Essentielle encore, parce que le droit de vote contribue à un sentiment d’appartenance à la société française, non à sa nation. Le statut de citoyen dans une ville ne doit pas être lié à la nationalité. La république, et singulièrement, la république française n’implique pas la confusion entre nationalité et citoyenneté. La citoyenneté de résidence est une des revendications qui fonde les valeurs écologistes, elle est toujours d’actualité.

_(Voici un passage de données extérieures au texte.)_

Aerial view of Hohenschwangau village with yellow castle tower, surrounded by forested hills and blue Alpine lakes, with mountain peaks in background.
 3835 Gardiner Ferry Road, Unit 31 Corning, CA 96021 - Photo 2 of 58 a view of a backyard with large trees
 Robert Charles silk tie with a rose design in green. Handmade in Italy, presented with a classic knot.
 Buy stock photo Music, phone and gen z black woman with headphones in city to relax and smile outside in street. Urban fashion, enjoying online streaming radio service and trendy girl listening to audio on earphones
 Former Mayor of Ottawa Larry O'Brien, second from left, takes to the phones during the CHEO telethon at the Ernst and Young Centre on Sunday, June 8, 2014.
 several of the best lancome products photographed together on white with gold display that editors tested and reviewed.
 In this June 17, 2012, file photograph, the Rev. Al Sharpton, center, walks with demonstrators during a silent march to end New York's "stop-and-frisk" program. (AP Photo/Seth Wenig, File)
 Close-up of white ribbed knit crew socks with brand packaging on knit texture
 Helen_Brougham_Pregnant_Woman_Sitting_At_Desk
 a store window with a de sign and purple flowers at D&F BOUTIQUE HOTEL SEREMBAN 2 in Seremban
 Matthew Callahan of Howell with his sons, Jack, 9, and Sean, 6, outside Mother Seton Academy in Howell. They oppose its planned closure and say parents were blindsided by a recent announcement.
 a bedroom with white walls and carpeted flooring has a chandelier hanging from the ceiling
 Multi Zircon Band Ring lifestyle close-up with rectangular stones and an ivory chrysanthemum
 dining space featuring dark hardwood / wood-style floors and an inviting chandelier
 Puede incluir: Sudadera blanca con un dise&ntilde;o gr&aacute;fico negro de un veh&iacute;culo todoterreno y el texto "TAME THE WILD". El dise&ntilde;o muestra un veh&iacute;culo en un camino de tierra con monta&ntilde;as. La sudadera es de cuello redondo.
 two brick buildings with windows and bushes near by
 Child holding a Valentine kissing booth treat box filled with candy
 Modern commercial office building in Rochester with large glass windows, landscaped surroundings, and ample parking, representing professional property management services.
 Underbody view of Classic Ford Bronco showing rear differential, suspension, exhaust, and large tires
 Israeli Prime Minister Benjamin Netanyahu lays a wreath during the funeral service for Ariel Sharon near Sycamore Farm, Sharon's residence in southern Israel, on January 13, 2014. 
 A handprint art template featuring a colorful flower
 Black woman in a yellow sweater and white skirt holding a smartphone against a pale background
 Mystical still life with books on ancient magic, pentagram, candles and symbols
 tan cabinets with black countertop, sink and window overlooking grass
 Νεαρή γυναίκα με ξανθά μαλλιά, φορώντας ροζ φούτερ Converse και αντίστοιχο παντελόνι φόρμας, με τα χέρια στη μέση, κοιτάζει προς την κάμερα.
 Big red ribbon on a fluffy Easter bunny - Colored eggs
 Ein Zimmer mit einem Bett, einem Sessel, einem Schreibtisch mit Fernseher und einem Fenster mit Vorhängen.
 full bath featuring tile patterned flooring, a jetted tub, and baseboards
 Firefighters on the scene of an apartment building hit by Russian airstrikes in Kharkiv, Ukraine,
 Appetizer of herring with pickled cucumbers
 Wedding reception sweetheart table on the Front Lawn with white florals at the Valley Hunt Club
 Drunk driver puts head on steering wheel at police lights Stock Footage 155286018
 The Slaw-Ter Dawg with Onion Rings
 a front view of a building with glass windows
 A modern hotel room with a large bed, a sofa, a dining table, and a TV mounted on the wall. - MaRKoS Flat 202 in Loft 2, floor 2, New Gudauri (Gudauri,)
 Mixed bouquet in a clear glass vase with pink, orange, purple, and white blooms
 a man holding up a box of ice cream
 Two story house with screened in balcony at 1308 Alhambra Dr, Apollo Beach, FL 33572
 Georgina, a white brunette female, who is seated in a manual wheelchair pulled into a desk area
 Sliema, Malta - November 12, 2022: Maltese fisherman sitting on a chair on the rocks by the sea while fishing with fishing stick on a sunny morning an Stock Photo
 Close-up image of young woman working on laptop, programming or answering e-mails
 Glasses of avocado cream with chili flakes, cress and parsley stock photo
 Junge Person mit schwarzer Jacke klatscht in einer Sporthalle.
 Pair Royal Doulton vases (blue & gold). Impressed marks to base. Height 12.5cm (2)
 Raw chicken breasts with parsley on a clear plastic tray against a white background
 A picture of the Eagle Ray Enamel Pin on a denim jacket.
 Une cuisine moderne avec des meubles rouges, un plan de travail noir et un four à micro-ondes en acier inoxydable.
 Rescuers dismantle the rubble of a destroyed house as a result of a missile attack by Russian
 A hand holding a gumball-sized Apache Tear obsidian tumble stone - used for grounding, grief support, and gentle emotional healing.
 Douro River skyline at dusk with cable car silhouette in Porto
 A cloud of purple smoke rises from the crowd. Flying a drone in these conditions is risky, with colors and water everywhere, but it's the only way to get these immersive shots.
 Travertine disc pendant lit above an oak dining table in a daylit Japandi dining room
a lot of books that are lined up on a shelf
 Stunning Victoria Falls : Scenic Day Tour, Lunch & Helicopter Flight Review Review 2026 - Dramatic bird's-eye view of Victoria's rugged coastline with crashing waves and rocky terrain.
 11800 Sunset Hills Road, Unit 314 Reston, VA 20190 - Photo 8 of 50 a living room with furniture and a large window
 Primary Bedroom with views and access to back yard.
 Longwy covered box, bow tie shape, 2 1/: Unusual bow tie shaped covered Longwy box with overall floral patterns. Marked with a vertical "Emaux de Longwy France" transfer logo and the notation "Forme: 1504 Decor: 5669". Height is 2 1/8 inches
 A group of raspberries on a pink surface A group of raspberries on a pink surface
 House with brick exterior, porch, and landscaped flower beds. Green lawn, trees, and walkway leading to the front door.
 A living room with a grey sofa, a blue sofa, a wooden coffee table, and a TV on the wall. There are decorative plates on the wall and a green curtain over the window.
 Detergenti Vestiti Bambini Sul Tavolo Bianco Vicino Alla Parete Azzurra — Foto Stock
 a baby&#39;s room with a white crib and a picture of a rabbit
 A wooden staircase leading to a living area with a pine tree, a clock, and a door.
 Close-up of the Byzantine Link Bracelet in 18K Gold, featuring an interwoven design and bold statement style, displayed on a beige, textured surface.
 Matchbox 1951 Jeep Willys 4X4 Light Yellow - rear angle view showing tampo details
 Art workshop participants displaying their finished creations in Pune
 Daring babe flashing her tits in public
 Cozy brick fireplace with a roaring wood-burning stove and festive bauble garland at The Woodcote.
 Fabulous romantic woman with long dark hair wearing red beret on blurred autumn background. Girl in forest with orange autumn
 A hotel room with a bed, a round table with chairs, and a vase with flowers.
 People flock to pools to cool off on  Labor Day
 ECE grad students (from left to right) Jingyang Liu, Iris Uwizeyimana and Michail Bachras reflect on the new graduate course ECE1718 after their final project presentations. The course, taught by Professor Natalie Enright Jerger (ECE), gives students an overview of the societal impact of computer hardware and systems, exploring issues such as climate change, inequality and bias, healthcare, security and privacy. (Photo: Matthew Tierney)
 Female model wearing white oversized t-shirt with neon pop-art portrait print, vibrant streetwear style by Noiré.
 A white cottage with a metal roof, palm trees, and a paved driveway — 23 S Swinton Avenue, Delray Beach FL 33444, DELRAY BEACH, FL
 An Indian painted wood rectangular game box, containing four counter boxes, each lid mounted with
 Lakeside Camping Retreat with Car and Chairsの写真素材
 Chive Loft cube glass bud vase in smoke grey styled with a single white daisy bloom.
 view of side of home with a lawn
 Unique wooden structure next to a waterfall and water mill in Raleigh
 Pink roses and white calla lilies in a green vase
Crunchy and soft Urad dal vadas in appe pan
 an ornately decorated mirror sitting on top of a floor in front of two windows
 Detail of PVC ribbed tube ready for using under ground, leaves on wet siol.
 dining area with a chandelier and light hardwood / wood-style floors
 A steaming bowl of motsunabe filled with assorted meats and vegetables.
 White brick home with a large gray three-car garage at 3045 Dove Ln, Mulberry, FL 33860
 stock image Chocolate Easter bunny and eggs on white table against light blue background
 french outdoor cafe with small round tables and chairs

Maintenant, parce que la crise systémique mondiale dans laquelle nous baignons depuis 4 ans incite à l’égoïsme plutôt qu’au partage, au repli sur soi plutôt qu’à l’échange. On protège son pain au chocolat plutôt que d’essayer de le multiplier. La diversité culturelle devient dangereuse. Ne nous le cachons pas, le nationalisme, le racisme, l’islamophobie, l’antisémitisme, l’exclusion sont des idées qui avancent. Il y a péril en la demeure, dans un contexte de crise qui voudrait désigner des boucs émissaires aux difficultés sociales. Renoncer au droit de vote pour les résidents étrangers, ce serait capituler devant les pires arguments, et laisser le champ libre aux peurs et aux haines. Nous n’avons pas le droit, plus le droit, de laisser cette victoire à la droite et à l’extrême-droite. Comme écologistes, contribuons à faire évoluer l’opinion publique en menant une grande campagne intelligente, pédagogique, rassembleuse, optimiste et persévérante. Entreprenons les démarches pour une bataille large et unitaire. Les forces existent pour conquérir le droit de vote des étrangers et faire ainsi respirer la société de toute sa diversité. »

Contrairement à de nombreuses municipalités de gauche celle de Champigny ne s’est pas saisi jusqu’à maintenant de ce problème. Il est urgent qu’elle le fasse. Le débat parmi les citoyens est d’actualité. En publiant cette tribune nous agissons pour que le débat à Champigny se fasse au grand jour et s’élargisse.